Still, it’s not at all unpleasant – Bird fans will still find plenty of interest here. Fans of his instrumental work will enjoy the best of it: the slow groans and yawns of “Hospital” and the almost regal sweeps of “3:36.” Those who are fonder of his lyrical wordplay won’t be too disappointed by the pair of original tracks that, perhaps for the first time in Bird’s history, have the theme of love as a centre point. “Arc and Coulombs” has all the elements of a light acoustic Bird track (breezy whistling, glockenspiel, acoustic strums) that goes from a nautical references to “Go ahead boy / do some something dumb / there’s no shame,” all in the space of two minutes. “Night Sky,” another acoustic ballad, is a tad more interesting as it ponders “What if we hadn’t been born at the same time? / What if you were seventy-five and I was nine?” It’s interesting to see Bird tread into territory full of plenty of potential sentimentality and still remain clever and insightful throughout, showing his worth is well beyond complex wordplay and that he’s capable of creating more human and touching moments. There’s also a few examples to show Bird can work in the absence of a pleasant melody, experimenting (to some success) with screeching distortion (“Build Up to the Fall”) and darker tones (“Cancerboy Strikes Again / Monsterstream”).
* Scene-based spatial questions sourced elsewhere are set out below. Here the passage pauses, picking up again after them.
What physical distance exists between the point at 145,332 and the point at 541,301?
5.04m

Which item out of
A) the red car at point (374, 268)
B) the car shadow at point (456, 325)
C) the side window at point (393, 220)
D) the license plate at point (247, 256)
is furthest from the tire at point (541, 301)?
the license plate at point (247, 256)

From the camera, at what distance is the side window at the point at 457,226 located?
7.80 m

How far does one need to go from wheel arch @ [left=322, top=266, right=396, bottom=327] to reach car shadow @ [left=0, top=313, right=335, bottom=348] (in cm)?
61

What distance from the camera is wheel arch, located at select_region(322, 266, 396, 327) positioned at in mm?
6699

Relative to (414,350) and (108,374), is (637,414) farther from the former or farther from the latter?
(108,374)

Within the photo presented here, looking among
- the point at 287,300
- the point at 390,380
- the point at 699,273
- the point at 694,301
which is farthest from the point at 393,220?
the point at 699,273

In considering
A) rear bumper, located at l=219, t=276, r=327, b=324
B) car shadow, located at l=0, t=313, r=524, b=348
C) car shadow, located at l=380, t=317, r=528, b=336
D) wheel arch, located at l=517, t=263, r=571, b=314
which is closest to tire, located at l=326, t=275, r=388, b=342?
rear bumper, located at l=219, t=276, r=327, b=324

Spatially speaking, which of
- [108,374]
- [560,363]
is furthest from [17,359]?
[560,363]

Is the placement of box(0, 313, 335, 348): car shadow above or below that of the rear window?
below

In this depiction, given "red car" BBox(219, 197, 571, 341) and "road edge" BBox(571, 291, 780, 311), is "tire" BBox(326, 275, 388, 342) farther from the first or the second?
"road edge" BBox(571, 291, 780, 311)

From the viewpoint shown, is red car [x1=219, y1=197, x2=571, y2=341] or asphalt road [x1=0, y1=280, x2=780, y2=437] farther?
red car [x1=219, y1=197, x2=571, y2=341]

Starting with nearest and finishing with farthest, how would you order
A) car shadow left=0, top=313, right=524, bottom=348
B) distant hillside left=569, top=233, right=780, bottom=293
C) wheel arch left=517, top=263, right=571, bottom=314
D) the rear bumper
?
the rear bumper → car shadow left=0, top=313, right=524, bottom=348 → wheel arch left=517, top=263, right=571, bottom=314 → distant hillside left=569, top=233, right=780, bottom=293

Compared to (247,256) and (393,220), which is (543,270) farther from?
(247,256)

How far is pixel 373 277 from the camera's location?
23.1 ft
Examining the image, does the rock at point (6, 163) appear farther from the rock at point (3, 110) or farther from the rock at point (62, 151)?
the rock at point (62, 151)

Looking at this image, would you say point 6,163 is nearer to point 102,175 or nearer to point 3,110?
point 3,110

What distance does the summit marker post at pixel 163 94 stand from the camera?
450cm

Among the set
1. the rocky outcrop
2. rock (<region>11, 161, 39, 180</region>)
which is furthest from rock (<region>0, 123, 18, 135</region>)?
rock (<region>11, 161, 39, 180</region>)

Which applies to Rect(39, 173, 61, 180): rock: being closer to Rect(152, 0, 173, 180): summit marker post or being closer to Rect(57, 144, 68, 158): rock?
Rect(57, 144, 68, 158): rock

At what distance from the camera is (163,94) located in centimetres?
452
The three other tracks on the soundtrack that don’t have Bird’s name beside them also help proceedings along and shoot some life into the surrounding instrumentals. “Rabid Bits of Time” by Chad Vangaalen isn’t actually too far off a Bird track itself, mainly due to Vangaalen’s voice which, though a bit higher and more ready to crack than Bird’s, has a definite similarity. The redux of Wolf Parade’s “You Are A Runner And I Am My Father’s Son” (quite likely another point of interest for passing music fans) turns out to sound more like one of Spencer Krug’s Moonface tracks combined with the dying embers of one of Wolf Parade’s last practice sessions than something by the full band. To an outsider these two tracks though do seem to hit the subject matter of the film on the head and while their presence is most welcome (especially the latter), they remove any sort of subtly the instrumental tracks around them might create.
But I can’t make an entirely valid judgement, since I haven’t seen the film. It’s easy to picture the sort of thing that might be happening when the music is playing but the strength of Bird’s compositions is that they never really give anything specific away (not even when he’s singing). While I can’t foresee Norman becoming the next Juno (at least not until it gets a much wider release) in terms of cult status, the soundtrack can at least be added to Bird’s back catalogue, hopefully as he takes another step somewhere more melodic and memorable than his work for the big screen.